Sesshoumaru estava irritado com todas as acusações da Sayori. Quase transformando também, ele deu lhe um tapa à frente de todos.

- EU ODEIO-TE — Sayori colocou a sua mão esquerda na sua face dolorida e percebeu algo quente a correr pelas suas mãos. O seu pai ao bater-lhe furioso, sem querer desferiu um golpe com as suas garras

O youkai acalmou-se sentindo o cheiro da sua cria ferida no olho. Quando voltou-se a si, reparou na sua mão manchada de vermelho. Tremulo olhou para ela.

- Sayori, gomen eu..eu não queria ... — foi tarde de mais, o mal estava feito e a única coisa que ele viu foi a jovem youkai sair dali. O seu pai tentou correr atrás dela mas foi impedido pelo o Inuyasha

- Lie. Ela precisa de estar sozinha para esfriar a cabeça. Vai por mim, é melhor para os dois

Sesshoumaru voltou olhar para a sua mão direita ainda manchada com o sangue.

- Por kami-sama. O que eu fiz? Eu nunca lhe levantei a mão para ela — cerrou a sua mão em punho, triste e perdido, deixou cair uma lágrimas — Isto só pode ser um pesadelo.

- Meu filho vai descançar que eu trato dos nosos convidados. — pediu a Satori

- Ouve a tua mãe meu irmão. Tsc... eu sabia que mais tarde ou mais cedo isto ia acabando por acontecer. Quantas vezes eu não avisei-te, quantas vezes eu não pedi para contares a Sayori a verdade. Só espero que não seja tarde demais.

- Inuyasha, vai com calma o teu irmão ainda está abalado com isto tudo — pediu a Kagome

- Hai Kagome. Pega na Izayoi e vão as duas atrás da Sayori, ela está ferida. Anda Sesshoumaru vamos sair daqui. — os dois sairam dali sendo observados pelos os convidados que se retiravam aos poucos.

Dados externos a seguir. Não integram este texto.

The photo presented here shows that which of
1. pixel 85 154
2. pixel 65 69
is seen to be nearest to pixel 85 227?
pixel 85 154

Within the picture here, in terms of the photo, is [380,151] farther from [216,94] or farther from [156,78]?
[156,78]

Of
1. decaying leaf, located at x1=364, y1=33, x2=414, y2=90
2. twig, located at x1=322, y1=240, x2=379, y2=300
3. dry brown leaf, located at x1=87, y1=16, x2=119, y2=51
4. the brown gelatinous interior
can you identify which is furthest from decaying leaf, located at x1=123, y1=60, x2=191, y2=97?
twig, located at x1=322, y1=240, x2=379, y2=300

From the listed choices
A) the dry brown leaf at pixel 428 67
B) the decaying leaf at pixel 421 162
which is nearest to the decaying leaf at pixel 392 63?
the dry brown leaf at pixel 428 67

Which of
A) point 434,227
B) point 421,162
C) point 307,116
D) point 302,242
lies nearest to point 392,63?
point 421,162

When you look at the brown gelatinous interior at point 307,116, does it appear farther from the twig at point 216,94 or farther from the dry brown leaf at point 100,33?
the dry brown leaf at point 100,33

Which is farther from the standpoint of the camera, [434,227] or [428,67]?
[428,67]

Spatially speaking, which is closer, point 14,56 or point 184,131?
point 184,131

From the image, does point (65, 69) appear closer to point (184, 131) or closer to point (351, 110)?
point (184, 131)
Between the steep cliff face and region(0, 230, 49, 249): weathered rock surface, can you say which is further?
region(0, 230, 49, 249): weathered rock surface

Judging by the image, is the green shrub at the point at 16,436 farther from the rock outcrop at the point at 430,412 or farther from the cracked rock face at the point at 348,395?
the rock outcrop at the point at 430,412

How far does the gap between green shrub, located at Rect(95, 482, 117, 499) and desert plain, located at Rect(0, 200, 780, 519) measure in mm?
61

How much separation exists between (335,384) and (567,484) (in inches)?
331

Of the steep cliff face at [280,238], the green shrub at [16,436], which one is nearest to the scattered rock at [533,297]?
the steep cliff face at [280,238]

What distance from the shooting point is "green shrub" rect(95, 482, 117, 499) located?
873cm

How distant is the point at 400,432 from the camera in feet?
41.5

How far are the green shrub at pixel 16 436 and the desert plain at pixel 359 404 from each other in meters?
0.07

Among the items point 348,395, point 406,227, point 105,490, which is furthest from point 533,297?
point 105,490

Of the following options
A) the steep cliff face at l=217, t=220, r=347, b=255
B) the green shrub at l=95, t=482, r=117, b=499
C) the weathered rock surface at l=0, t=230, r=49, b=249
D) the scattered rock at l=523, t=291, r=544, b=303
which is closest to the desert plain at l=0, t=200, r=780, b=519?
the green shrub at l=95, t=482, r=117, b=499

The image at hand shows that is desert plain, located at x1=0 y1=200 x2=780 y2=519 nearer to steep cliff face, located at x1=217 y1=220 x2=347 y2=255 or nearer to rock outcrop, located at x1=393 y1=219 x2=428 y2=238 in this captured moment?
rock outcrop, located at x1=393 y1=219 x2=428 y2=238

No quarto da Sayori ouvia-se objectos a serem destuidos. Atrás da porta estavam a sua tia e a sua prima com receio de entrar. Satori pouco depois apareceu e podia sentir a fúria da sua neta. Olharam-se e deciiram esperarem mais um pouco. Kagome foi até ao jardim junto com a sua filha, precisavam de colher ervas medecionais para tratar a ferida da Sayori.

Entretanto, no escritório, Sesshoumaru continuava-se amaldiçoar-se pelo o ocorrido. Inuyasha e Inutaisho ficavam em silêncio. Neste momento não podiam fazer nada a não ser de estarem ali dando apoio para o lord. Elian entrou e olhou o ambiente pesado que havia ali.

- Sesshoumaru-sama precisamos de falar

- Agora não Elian. Não estou com cabeça para resolver assuntos do reino.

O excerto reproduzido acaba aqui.